The ICRC had several responsibilities throughout World War II, as set out in the Geneva conventions – it was responsible for tracing refugees, assembling aid parcels to those in camps, and, crucially for this project, ensuring that belligerent parties were treating both captured soldiers and civilians in accordance with international law. Now, given what we know about the treatment of those held in internment camps during the war – the Japanese and Germans performed gruesome biological experiments on prisoners and civilians in territories it conquered, Soviet camps were had such poor conditions that fewer than 6000 German POWs were repatriated at the end of the war, and the devastating consequences of the German camp system are well known. How could such a sudden breakdown of the international system occur just twenty years after World War I, where international mechanisms were put in place to avoid a conflict on a global scale from erupting and to ensure the good treatment of captured soldiers and noncombatants. After decades of new international treaties, specifically the Geneva Conventions of 1929, which guaranteed both the authority of the ICRC as an agency able to inspect the conditions of prisoners of war and that POWs should be treated with respect? By examining the ICRC’s ability to inspect prisoner of war and concentration camps, I can examine both a difficult period in the history of a storied international organization, as well as examine adherence to international law and sovereignty. The history of international organizations such as the ICRC has the potential to include the interactions not just between state and non-state actors, such as the relationship between the ICRC and the Swiss government, as well as the relationship of national Red Cross societies with both their governments and the ICRC in how they chose to adhere to or ignore international law, but also to illuminate important transnational networks of individuals in charge of and making decisions on whether or not to intervene in these moments of international crisis.

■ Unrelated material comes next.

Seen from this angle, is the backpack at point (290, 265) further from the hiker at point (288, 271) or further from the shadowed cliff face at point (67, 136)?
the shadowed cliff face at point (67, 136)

I will look at the obstacles that the ICRC faced in accessing POW and concentration camps in Europe as well as Asia, and compare the approaches and challenges faced in both areas. While I would like to look at the larger battle theatre, I may be limited by the sources available, as my initial research has revealed more about ICRC actions in Europe. I may need to focus on either the European or of the Pacific theatre to maintain an appropriately narrow scope for a five thousand-word essay, though a comparative approach would be quite interesting. The bulk of my secondary reading will come from a report written by the ICRC in 1948 about its wartime actions. Many of the ICRC sources are written in French or English, which makes them accessible, and I will hopefully be able to access archival sources from the British Red Cross about the role it played during the war. Some secondary accounts, both in the form of scholarly articles and books about the ICRC have been published, and I may also need to extend the scope of my research to more general histories of World War II to obtain the breadth of secondary literature required for the project.